[BEGIN EXCERPTED DATA]
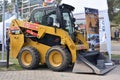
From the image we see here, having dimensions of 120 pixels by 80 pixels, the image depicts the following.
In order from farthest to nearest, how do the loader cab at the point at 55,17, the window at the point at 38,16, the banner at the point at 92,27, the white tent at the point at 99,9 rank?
the white tent at the point at 99,9 < the banner at the point at 92,27 < the window at the point at 38,16 < the loader cab at the point at 55,17

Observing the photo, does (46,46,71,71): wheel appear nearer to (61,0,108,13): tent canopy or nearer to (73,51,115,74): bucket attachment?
(73,51,115,74): bucket attachment

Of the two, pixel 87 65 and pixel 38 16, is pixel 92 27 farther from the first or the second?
pixel 87 65

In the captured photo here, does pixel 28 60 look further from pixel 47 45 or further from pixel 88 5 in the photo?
pixel 88 5

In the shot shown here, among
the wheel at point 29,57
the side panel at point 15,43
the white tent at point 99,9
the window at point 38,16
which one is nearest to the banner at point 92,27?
the white tent at point 99,9

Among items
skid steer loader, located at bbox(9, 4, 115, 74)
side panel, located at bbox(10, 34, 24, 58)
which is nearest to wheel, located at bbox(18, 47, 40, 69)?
skid steer loader, located at bbox(9, 4, 115, 74)

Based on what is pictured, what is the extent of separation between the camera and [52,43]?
14594 millimetres

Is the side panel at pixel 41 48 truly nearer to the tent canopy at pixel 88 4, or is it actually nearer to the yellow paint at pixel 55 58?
the yellow paint at pixel 55 58

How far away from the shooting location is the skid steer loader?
13.6 m

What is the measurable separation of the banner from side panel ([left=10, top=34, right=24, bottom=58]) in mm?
3302

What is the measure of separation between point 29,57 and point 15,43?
0.98 metres

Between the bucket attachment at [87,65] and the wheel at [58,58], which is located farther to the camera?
the wheel at [58,58]

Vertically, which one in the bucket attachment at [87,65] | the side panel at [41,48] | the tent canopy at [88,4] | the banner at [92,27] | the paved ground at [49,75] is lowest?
the paved ground at [49,75]

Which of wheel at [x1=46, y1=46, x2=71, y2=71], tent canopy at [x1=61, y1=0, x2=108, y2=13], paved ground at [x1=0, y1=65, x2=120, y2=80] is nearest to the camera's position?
paved ground at [x1=0, y1=65, x2=120, y2=80]

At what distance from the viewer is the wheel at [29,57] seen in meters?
14.3
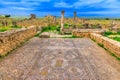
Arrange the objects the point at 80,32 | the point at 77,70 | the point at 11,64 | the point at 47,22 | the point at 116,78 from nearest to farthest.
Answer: the point at 116,78 < the point at 77,70 < the point at 11,64 < the point at 80,32 < the point at 47,22

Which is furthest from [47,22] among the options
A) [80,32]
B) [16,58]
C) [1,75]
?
[1,75]

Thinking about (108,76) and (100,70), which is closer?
(108,76)

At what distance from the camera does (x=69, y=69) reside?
23.6 ft

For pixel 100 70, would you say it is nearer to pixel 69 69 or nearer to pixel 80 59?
pixel 69 69

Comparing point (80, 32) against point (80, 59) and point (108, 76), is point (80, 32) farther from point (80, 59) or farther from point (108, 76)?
point (108, 76)

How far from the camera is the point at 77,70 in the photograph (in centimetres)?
708

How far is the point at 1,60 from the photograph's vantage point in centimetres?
856

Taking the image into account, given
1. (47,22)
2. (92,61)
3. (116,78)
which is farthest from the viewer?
(47,22)

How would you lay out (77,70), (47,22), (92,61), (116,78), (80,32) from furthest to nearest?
(47,22) → (80,32) → (92,61) → (77,70) → (116,78)

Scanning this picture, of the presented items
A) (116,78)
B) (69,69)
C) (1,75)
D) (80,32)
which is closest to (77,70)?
(69,69)

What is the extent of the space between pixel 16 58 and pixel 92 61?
3.21m

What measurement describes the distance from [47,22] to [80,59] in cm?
3286

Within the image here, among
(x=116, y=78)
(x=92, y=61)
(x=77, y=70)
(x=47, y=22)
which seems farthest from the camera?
(x=47, y=22)

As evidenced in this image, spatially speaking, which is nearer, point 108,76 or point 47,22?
point 108,76
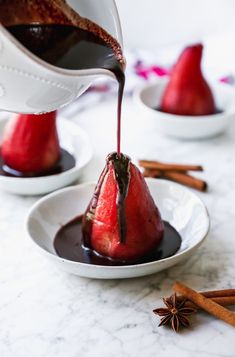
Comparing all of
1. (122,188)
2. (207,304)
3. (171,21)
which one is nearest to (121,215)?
(122,188)

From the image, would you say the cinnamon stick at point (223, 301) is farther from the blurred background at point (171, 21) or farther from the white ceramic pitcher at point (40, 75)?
the blurred background at point (171, 21)

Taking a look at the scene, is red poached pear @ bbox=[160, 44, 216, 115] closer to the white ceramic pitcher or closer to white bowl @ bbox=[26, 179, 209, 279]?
white bowl @ bbox=[26, 179, 209, 279]

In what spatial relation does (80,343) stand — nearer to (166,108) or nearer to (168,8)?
(166,108)

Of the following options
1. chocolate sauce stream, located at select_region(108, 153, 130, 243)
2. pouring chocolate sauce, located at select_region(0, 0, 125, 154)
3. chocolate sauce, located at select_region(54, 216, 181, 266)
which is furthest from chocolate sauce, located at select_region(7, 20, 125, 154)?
chocolate sauce, located at select_region(54, 216, 181, 266)

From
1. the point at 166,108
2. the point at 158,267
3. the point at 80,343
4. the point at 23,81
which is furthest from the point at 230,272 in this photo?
the point at 166,108

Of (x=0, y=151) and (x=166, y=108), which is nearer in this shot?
(x=0, y=151)

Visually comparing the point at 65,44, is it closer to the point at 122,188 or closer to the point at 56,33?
the point at 56,33
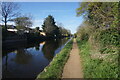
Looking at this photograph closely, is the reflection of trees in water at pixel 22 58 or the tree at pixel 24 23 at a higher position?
the tree at pixel 24 23

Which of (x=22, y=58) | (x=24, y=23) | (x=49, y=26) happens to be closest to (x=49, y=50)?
(x=22, y=58)

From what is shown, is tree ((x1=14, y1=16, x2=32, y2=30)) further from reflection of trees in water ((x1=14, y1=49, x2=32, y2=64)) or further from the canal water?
reflection of trees in water ((x1=14, y1=49, x2=32, y2=64))

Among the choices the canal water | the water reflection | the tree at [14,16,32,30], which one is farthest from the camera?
the tree at [14,16,32,30]

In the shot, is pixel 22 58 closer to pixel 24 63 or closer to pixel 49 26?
pixel 24 63

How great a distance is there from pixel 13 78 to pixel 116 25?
6392mm

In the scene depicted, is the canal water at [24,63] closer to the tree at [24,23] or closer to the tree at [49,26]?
the tree at [24,23]

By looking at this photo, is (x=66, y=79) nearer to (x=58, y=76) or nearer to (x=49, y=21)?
(x=58, y=76)

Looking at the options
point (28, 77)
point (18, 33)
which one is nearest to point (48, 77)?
point (28, 77)

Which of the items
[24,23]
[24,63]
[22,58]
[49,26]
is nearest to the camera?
[24,63]

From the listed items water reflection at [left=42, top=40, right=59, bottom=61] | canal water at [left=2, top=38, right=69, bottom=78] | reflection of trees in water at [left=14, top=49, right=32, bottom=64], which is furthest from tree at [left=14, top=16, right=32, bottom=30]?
reflection of trees in water at [left=14, top=49, right=32, bottom=64]

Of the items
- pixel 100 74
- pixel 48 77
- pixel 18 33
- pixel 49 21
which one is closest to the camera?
pixel 100 74

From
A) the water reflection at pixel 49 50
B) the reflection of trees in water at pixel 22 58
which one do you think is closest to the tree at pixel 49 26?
the water reflection at pixel 49 50

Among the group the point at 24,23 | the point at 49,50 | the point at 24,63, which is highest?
the point at 24,23

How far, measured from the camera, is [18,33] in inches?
1682
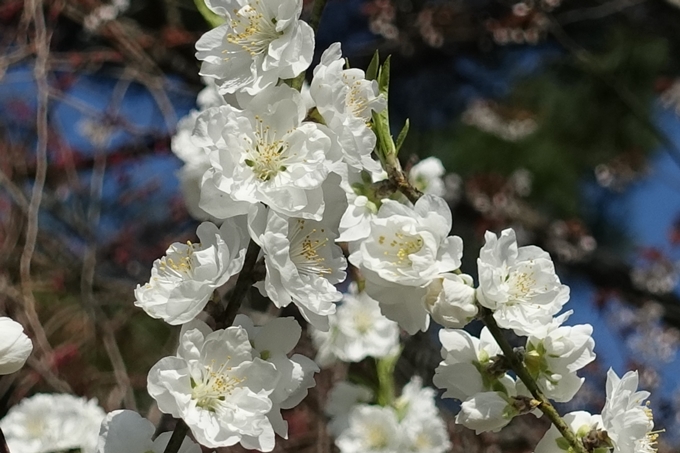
[END EXCERPTED DATA]
▶ _CHALLENGE_
Pull out every line of the listing above that contains the word "loader".

▶ _EXERCISE SOLUTION_
In order from farthest to nearest, how do the loader cab at the point at 55,17, the window at the point at 38,16, the banner at the point at 92,27, the white tent at the point at 99,9 rank?
the white tent at the point at 99,9 < the banner at the point at 92,27 < the window at the point at 38,16 < the loader cab at the point at 55,17
skid steer loader, located at bbox(9, 4, 115, 74)
skid steer loader, located at bbox(9, 4, 115, 74)
How far away from the shooting location is the skid steer loader?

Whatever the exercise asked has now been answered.